Late in 1945, we returned to Berlin, where the three of us lived in one room, first on Uhlandstrasse and then on Holsteinische Strasse, both in Wilmersdorf.

In elementary school I was a conscientious and well behaved student. The school was so crowded that it was split into two sessions. Added to that, the school closed down completely in .winter because of the coal shortage. I would spend whole days playing hide-and- seek with my friends in the acres of rubble, trying to climb to the roofs of the bombed out houses and searching for hidden treasure.

In those days no one ever spoke of Hitler. Before April 1945, I remember reciting little poems in honor of the Führer in kindergarten. I spent my childhood among the ruins of Berlin, unaware of why the city had been destroyed and divided into four sectors. The only explanation for the world in which I grew up was: "We have lost a war and now we must work." My father didn't talk much and neither did my mother, unless she was heaping abuse on my father, which was not unusual.

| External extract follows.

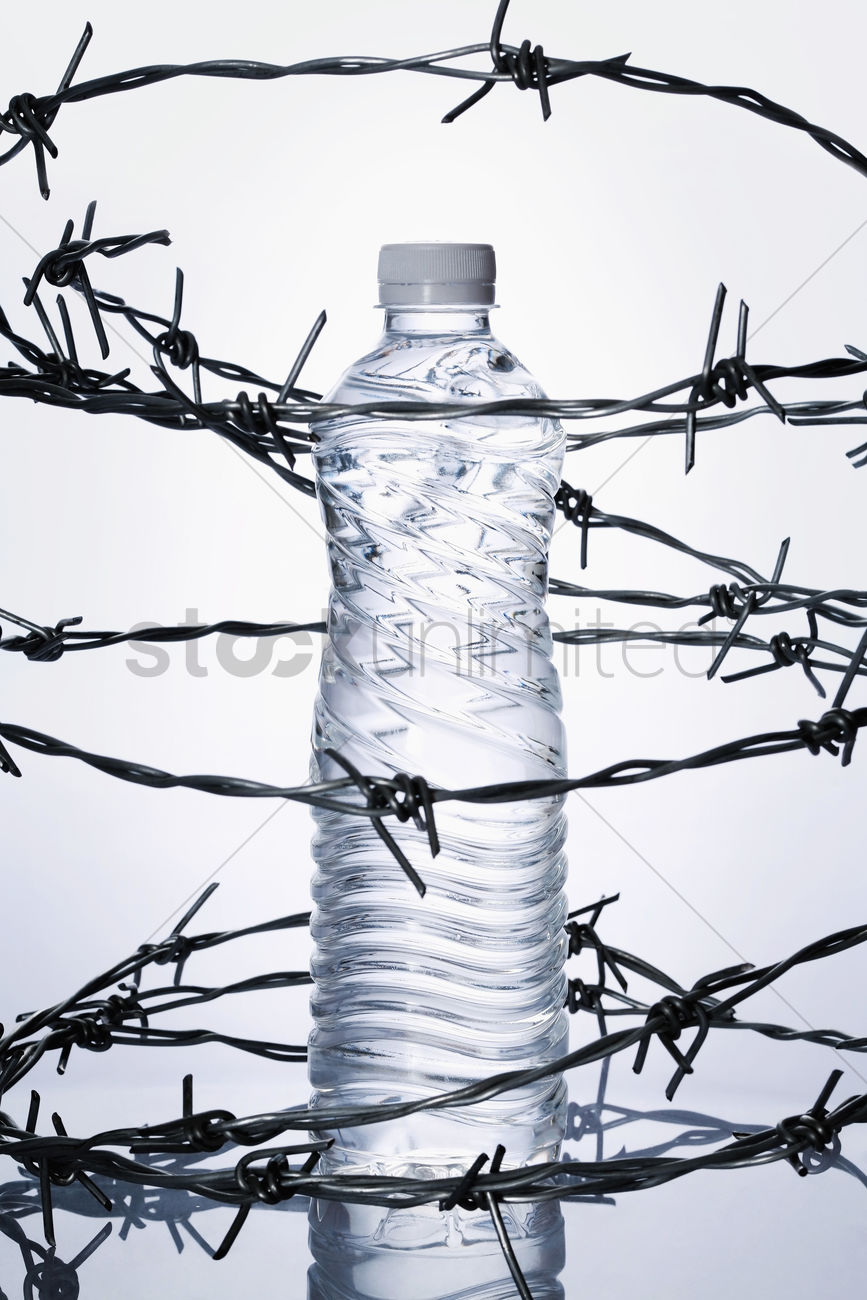 Plastic bottle surrounded by barbed wire Stock Photo - 1703487 ...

When I was at the difficult age of fourteen or so, my parents began to get along better. Then I became the object of their recriminations. Neither of them had learned anything from the tremendous upheaval they had gone through. They were not Nazis, but they had voted for Hitler like everyone else. Still, they felt no responsibility for what had happened under the Nazis. Whenever my mother and her neighbors talked, they ended up whining about the injustice of their lot and recalling the precious things they had lost in the war. There was never a word of pity or understanding for other nations; they bitterly criticized the Russians.

Berlin resounded with the roar of airplanes bringing us food during the blockade. I asked no questions of others nor of myself, but continued along the path that had been set for me. In 1954 I was confirmed in the Evangelical Lutheran Church, but even then I had no faith. To this day I have remained a total stranger to the problem of religion. At that time, however, Providence was good to us: we moved into a two-room apartment on Ahrweilerstrasse, and I finally had my own room.